In 2018, Dr. Matsuoka became the director of Riken Center for Computational Science (R-CCS) at RIKEN and the leader of the supercomputer Fugaku project. In this project, he has made technical contributions in various forms since 2010. As the leader of R-CCS and vendors, he overcame a variety of difficulties to achieve the final base design and the actual manufacturing and installation of supercomputer Fugaku. Additionally, in 2020, he decided to provide Fugaku, though still in its test phase, for use in dealing with a variety of problems associated with COVID-19 and contributed to many achievements such as simulations of virus droplet infections. As one of the authors of a paper on simulating droplet infections to which he made technical contributions, Dr. Matsuoka received the ACM Gordon Bell Prize for the second time in 2021.  

Dr.

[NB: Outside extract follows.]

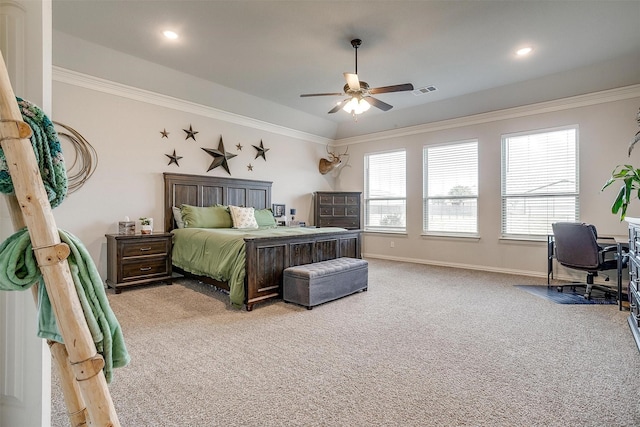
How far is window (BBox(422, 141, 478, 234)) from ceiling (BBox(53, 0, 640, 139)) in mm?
1124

Matsuoka has chaired ACM, IEEE, and other international conferences in relation to computing and has been active as a leading international figure in this field. In particular, he served as program chair of ACM/IEEE Supercomputing 2013, the world’s foremost international conference on supercomputers, as a first for Japan, and came to be the only person to serve as program chair of a major supercomputer international conference in all three main regions in the world including Europe’s International Supercomputing Conference (ISC) and Supercomputing (SC) Asia.  

Dr. Matsuoka is known for his research in supercomputer configuration methods and system software. It was his intention to develop an easy-to-use computer with importance placed on high-performance, low cost, energy savings, and actual application performance by incorporating GPUs in supercomputers as a world’s first and adopting other novel techniques. He is a worldwide leading figure in supercomputers that have obtained top rankings in the world in many indices including energy efficiency. As the person with overall responsibility in the development of the TSUBAME series of supercomputers open widely to industry and academia as “everyone’s supercomputer” and in the development of supercomputer Fugaku, he led the way from their initial research and development to their actual use. In view of these remarkable achievements recognized around the world, Dr. Matsuoka is certainly a deserving recipient of the C&C Prize.